Selected passage:
Johnson thereupon met with the District’s Director of Employment, Dr. Teri Traaen, and presented her with her doctor’s note. Johnson’s leg injury was visible during this meeting because Johnson was wearing shorts. Johnson described the injury to Traaen, telling her that: “the electric cart crushed my leg and tore the skin, muscle, and all the tissue off my leg. *1224 I[am] on crutches ... to keep weight off my foot because it was swelling.” Johnson told Traaen that she was in constant pain, and that due to her injury,, she did not know “if and when” she would ever be able to return to work.

Traaen testified at trial that Johnson “truly did look like she was in constant pain,” that Johnson had indicated that she did not know if she could ever work again, and that Traaen had no reason to doubt Johnson’s statement regarding her future work prospects.

On February 5,1996, Johnson received a release from her doctor that allowed her to return to work with the following restrictions: “No prolonged standing, no prolonged walking, allow frequent changes in position.” Johnson met with Traaen and gave her the limited release. Johnson testified that Traaen told her that she could not return to work under the limited release, because “we don’t take limited releases.” Traaen denied ever having told any employees, including Johnson, that they would be terminated if they could not obtain a full release, but the jury heard from two other District employees, Dan Gallagher and Jay Brewer, each of whom testified that they had suffered injuries, and that Traaen had refused to permit them to return to work with limited releases and told them that unless they could obtain full releases they would be terminated.

District policy permitted Johnson 100 days of unpaid leave, commencing after her last day of work. On May 13, 1996, after Johnson’s 100 days had expired, Johnson met with Traaen and Eileen Holu-sha, the benefits administrator for the District, and, according to Johnson, was told that she had to choose between resigning or being fired. At that time, Johnson testified, she asked for a one-year leave of absence to recuperate from her injury, or, in the alternative, for permission to use her approximately 23 days of unused vacation and sick leave to defer her date of decision in hope of obtaining a full release from her doctor. Although District policy dictated that the latter request should have been granted, Traaen denied both requests and encouraged Johnson to resign, suggesting that a resignation might look better on her resume than a termination. Traaen stated that if Johnson obtained a full release after resigning, she could apply for another job, and offered to write a recommendation letter for Johnson if she resigned.

Three witnesses corroborated Johnson’s story. All three testified that Johnson had tearfully told them on May 13, 1996, that she had just spoken with Traaen and had been told that she had to resign or be fired.

Supplied data:
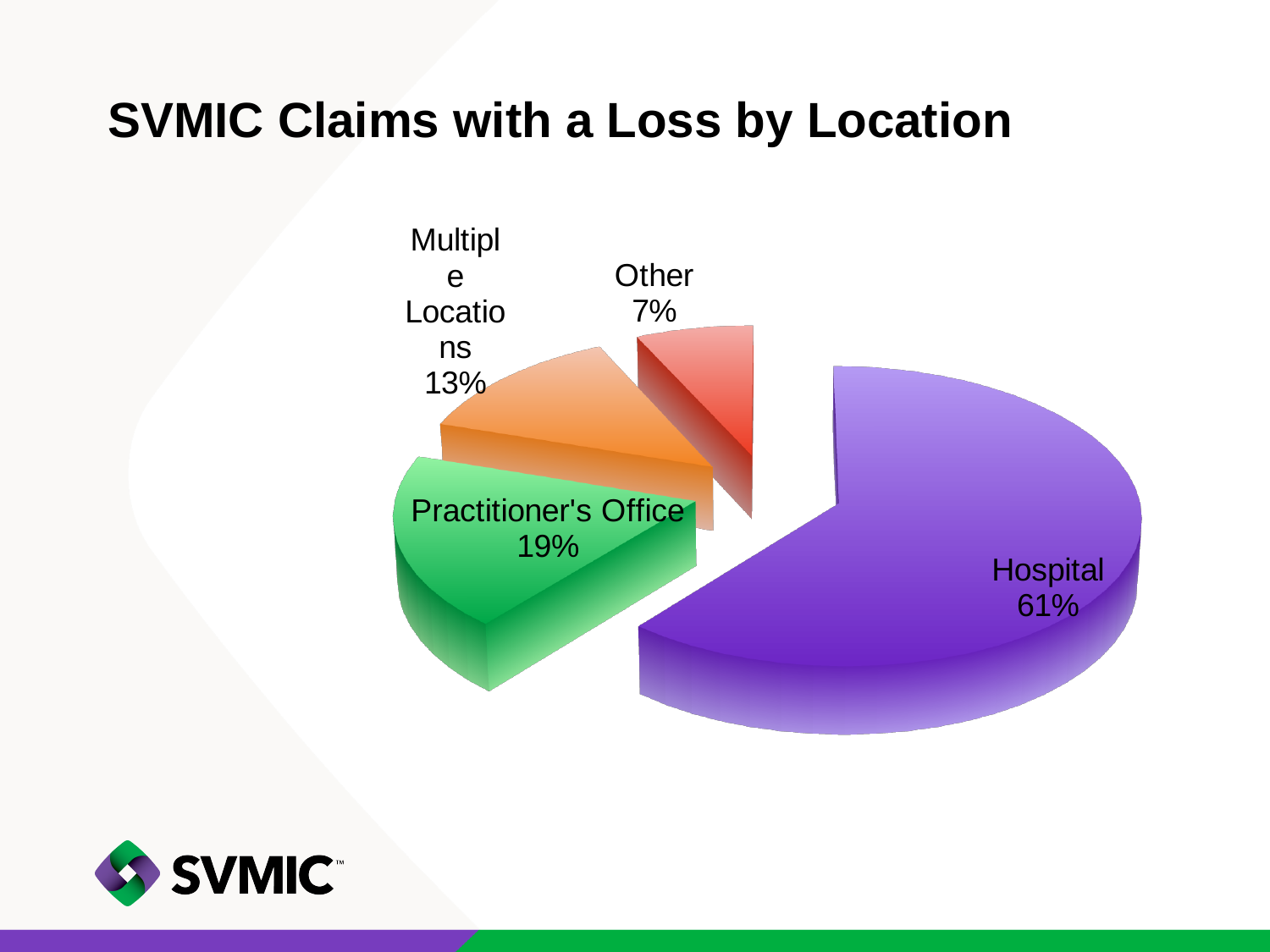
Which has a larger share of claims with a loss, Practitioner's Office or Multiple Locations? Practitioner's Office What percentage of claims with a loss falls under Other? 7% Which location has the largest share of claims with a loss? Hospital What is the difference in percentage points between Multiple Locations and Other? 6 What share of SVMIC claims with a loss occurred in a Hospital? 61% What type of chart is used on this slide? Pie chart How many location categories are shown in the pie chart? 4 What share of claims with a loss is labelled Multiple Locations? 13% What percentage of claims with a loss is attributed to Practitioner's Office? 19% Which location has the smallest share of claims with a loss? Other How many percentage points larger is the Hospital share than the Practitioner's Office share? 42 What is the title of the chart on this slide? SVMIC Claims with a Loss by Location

Task goal:
Answer these questions about the court excerpt:
1. What restrictions did the release Johnson received on February 5, 1996 place on her return to work?
2. How many days of unpaid leave did District policy permit Johnson?
3. How many witnesses corroborated Johnson's story?
The listing comes from a different source than the court excerpt.

Problem solution:
1. No prolonged standing, no prolonged walking, and frequent changes in position allowed.
2. 100 days.
3. Three.